Hi @aknoerig , Could you please share the queries you do to me understand the use case better? Maybe I can add a special Generic for this case to tell Beanie to handle such relations.
Like:
class Door(BaseModel):
height: int
width: int
class House(Document):
door: Embedded[Door]
And the same for lists : List[Embedded[...]]
But I want to understand the use case a bit better to get which queries should be covered
I'm not this issue's owner, but I want this feature for better structure. Here is my case:
class User(BaseModel):
uid: int
nickname: str
class UserGroup(Document):
gid: int
users: List[User]
Without this, I have to update UserGroup (which includes every user in the user group) to update one user's nickname, and it's looks so bad.
+1 for this feature. I also need to be able to update a nested model by it's nested ID.

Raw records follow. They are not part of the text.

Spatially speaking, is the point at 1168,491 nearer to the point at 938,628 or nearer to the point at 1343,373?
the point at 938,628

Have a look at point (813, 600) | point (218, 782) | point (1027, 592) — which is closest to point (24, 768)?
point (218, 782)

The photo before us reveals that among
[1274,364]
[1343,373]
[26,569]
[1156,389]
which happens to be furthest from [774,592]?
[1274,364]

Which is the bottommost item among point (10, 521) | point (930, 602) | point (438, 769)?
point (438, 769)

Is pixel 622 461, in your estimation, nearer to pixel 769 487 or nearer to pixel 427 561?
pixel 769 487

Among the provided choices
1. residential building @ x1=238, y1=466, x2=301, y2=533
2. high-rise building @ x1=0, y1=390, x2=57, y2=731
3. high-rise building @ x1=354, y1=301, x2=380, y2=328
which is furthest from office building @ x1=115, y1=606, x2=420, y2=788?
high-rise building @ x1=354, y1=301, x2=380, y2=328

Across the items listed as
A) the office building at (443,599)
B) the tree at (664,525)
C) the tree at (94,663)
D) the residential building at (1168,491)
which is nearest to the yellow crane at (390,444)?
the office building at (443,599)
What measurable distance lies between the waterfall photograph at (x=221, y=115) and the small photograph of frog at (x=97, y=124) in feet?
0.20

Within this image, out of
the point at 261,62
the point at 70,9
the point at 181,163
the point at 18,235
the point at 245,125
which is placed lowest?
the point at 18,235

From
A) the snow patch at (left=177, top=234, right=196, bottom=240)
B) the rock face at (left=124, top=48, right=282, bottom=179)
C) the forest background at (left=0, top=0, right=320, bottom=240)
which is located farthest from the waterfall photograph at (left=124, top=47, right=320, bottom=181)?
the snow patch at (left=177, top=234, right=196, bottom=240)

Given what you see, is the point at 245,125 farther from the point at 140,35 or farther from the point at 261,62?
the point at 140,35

That said, I think you might be able to accomplish this with array_filters:
await UserGroup.find_one(UserGroup.id == group_id).update(
{"$set": {"users.$[u].nickname": "new name"}},
array_filters=[{"u.uid": user_to_update.uid}],
)
But it would be great to have a nicer way to do that natively with Beanie
Actually this is even simpler with mongo's positional $ operator
await UserGroup.find_one({UserGroup.id: group_id, "users.uid": user_to_update.uid}).update(
Set({"users.$.nickname": "new name"}),
)
First of all thanks for this fine and very useful library. Given that it's surprisingly difficult to make FastAPI/pydantic work seamlessly with MongoDb, this effort is very much welcome!
Is there any plan to support embedded documents?
MongoDb supports two basic patterns for modelling slightly more complex data structures: relations and embedded documents. Relations are already well-supported in beanie via the
Link
type, but I could not find any mentioning of how to make use of embedded documents.